Tugas TI Pak Widodo


MAKALAH

NIKAH SIRI DI INDONESIA

 

Disusun untuk memenuhi tugas mata kuliah Pendidikan Agama Islam dan Teknologi Informasi

Oleh :


Nama                          : Faisol Abdul Kharis
NIM                            : 13040112130125
Jurusan/Kelas            : S-1 Ilmu Perpustakaan/B

 

FAKULTAS ILMU BUDAYA

UNIVERSITAS DIPONEGORO

SEMARANG

2013




ABSTRAK

Nikah sangat menjaga garis hubungan antara orang tua dengan anak, sampai-sampai di surga pun yang sudah tiada lagi catatan perbuatan maksiat atau taat berlaku larangan menikahi ibu atau anak. Oleh karena itu sungguh suatu dosa besar dan cela tiada tara jika seorang bapak menzinahi anak sendiri atau anak menzinahi ibunya sendiri. Selain melanggar UU, pernikahan sirih juga sangat merugikan kaum perempuan dan anak-anak. Wanita yang dinikahi secara siri tidak berhak atas warisan suaminya. Begitu juga dengan anak-anak yang dihasilkan dari pernikahan itu. Anak tersebut hanya diakui hak-haknya dari pihak ibu. Anak itu juga tidak bisa mendapat akta kelahiran karena pencatatan sipil untuk kelahiran anak mensyaratkan adanya surat nikah resmi dari Negara.

Petunjuk 1: Tuliskan kembali bagian kutipan teks di atas antara "FAKULTAS ILMU BUDAYA" dan "resmi dari Negara.", kedua ujungnya ikut disertakan.

Data Masukan:
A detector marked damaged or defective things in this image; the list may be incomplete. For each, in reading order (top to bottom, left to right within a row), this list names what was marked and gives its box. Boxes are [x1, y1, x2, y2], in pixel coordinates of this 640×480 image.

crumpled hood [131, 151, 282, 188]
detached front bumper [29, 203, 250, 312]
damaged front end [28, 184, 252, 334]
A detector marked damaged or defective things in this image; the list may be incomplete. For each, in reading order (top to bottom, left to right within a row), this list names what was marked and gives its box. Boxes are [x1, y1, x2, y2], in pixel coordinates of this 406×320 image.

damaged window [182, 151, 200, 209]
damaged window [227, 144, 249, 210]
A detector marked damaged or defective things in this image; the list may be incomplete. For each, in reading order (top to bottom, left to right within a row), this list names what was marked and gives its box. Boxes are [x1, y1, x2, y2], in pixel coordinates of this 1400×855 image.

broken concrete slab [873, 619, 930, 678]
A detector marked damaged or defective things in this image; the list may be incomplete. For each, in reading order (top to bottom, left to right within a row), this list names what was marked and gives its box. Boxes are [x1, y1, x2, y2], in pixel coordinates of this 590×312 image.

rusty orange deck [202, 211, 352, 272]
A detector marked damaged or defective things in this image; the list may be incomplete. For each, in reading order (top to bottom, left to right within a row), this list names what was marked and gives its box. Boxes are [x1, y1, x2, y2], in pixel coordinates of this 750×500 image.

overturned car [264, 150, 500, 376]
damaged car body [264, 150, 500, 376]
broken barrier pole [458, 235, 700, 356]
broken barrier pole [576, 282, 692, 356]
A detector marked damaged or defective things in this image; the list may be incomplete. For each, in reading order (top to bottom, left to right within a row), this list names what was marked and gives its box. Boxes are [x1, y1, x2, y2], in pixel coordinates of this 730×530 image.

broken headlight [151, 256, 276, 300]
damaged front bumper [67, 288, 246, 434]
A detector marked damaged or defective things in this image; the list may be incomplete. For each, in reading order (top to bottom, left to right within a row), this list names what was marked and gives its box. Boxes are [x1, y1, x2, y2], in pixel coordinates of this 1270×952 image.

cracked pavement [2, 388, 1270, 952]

Petunjuk 2: Salin persis baris-baris dalam daftar di atas, mulai dari baris yang memuat "this 406×320 image." sampai baris yang memuat "damaged window [227, 144, 249, 210]", termasuk kedua baris itu.

Jawaban yang Diharapkan 1:
FAKULTAS ILMU BUDAYA

UNIVERSITAS DIPONEGORO

SEMARANG

2013




ABSTRAK

Nikah sangat menjaga garis hubungan antara orang tua dengan anak, sampai-sampai di surga pun yang sudah tiada lagi catatan perbuatan maksiat atau taat berlaku larangan menikahi ibu atau anak. Oleh karena itu sungguh suatu dosa besar dan cela tiada tara jika seorang bapak menzinahi anak sendiri atau anak menzinahi ibunya sendiri. Selain melanggar UU, pernikahan sirih juga sangat merugikan kaum perempuan dan anak-anak. Wanita yang dinikahi secara siri tidak berhak atas warisan suaminya. Begitu juga dengan anak-anak yang dihasilkan dari pernikahan itu. Anak tersebut hanya diakui hak-haknya dari pihak ibu. Anak itu juga tidak bisa mendapat akta kelahiran karena pencatatan sipil untuk kelahiran anak mensyaratkan adanya surat nikah resmi dari Negara.

Jawaban yang Diharapkan 2:
A detector marked damaged or defective things in this image; the list may be incomplete. For each, in reading order (top to bottom, left to right within a row), this list names what was marked and gives its box. Boxes are [x1, y1, x2, y2], in pixel coordinates of this 406×320 image.

damaged window [182, 151, 200, 209]
damaged window [227, 144, 249, 210]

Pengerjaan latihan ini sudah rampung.